* Direction *
Can you give the entries again from the line with "How far apart" up to and including the line with "Answer: bookcase top", substituting "wall clock" for "clock face" and changing nothing else?

****************

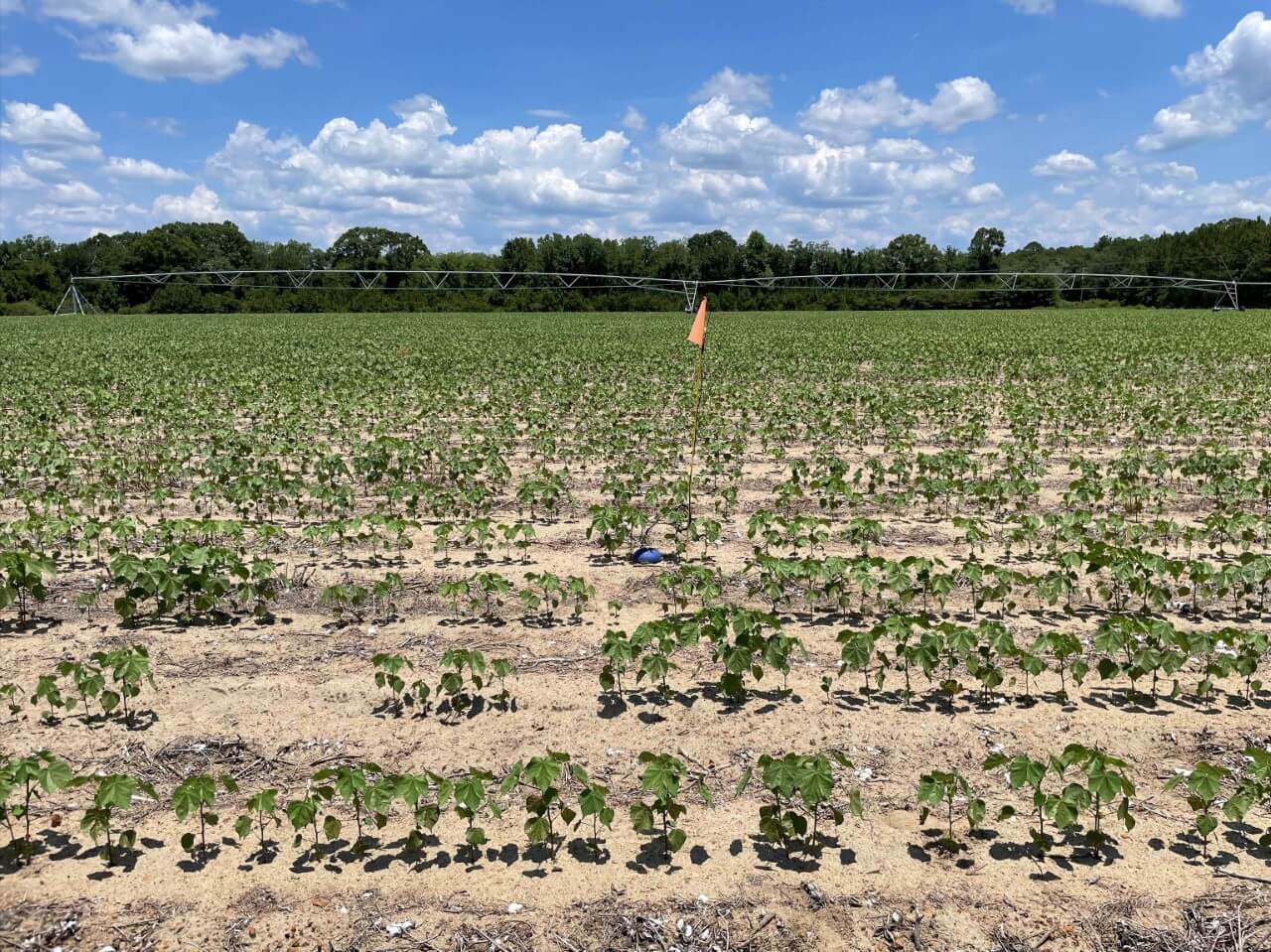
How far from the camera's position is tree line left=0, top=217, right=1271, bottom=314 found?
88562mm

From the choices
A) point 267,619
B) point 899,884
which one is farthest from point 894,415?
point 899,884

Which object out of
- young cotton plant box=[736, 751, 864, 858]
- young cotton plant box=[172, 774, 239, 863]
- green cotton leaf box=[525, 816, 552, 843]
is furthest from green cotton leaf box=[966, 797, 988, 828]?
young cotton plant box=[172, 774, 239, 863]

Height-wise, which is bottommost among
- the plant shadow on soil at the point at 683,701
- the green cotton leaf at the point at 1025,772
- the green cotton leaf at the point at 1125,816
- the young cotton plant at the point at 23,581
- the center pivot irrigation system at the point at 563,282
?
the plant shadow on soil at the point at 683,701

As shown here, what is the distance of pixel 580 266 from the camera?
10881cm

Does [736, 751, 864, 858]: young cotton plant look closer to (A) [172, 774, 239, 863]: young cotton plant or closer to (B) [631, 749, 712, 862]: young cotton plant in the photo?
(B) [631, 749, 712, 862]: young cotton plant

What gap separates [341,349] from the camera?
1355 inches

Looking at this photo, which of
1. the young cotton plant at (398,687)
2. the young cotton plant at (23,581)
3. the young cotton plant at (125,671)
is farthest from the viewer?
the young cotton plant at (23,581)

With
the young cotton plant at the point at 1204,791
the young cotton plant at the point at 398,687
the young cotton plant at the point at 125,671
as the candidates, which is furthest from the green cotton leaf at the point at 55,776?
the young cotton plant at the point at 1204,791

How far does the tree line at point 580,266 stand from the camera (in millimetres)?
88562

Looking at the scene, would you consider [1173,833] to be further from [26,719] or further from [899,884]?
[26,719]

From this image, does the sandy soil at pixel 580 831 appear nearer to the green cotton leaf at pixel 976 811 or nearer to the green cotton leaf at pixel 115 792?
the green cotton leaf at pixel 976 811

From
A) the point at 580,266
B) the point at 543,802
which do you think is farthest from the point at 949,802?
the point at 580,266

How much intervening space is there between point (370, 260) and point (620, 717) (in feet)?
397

****************

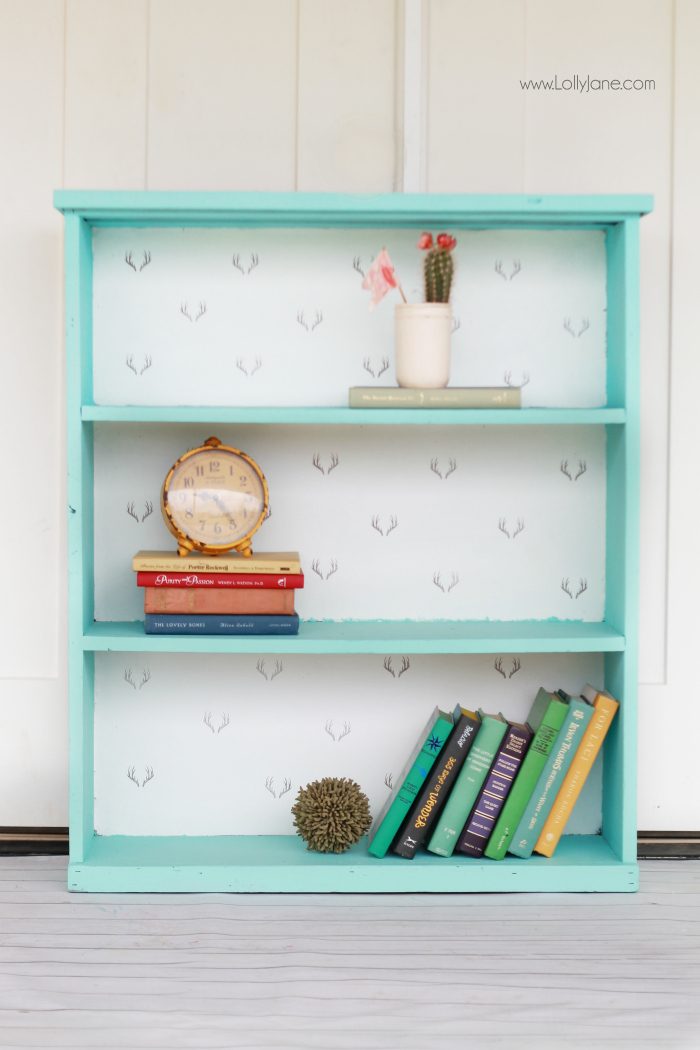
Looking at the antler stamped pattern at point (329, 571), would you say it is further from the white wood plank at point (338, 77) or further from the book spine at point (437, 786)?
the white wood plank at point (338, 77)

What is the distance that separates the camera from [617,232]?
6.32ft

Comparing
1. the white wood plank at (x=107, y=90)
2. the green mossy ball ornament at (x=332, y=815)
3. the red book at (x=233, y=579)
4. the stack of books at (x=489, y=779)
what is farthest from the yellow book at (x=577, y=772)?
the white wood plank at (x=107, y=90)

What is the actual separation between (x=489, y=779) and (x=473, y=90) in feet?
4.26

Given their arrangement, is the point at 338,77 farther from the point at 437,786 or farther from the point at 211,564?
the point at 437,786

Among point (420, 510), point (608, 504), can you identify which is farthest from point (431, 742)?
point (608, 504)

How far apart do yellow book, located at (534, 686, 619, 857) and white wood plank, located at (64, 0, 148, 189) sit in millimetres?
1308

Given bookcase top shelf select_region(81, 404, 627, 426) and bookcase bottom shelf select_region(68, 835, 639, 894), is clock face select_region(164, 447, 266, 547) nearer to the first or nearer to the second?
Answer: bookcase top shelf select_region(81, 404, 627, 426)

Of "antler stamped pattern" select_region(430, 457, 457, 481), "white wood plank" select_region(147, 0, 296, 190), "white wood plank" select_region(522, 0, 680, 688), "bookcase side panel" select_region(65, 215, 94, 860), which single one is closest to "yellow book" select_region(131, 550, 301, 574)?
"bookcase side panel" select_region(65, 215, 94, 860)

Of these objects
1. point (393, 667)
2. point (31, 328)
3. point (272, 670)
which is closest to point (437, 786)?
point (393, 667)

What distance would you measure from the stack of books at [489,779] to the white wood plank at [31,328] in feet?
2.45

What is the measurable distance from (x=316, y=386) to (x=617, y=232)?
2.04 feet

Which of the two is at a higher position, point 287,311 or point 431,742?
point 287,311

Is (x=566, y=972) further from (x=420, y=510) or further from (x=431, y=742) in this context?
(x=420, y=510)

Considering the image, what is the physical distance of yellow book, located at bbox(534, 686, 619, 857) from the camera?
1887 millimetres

****************

* Complete answer *
How far apart do yellow book, located at (534, 686, 619, 857) and white wood plank, located at (64, 0, 148, 189) sit in millimetres?
1308

Given bookcase top shelf select_region(81, 404, 627, 426) and bookcase bottom shelf select_region(68, 835, 639, 894), is wall clock select_region(164, 447, 266, 547) nearer to the first or nearer to the second?
Answer: bookcase top shelf select_region(81, 404, 627, 426)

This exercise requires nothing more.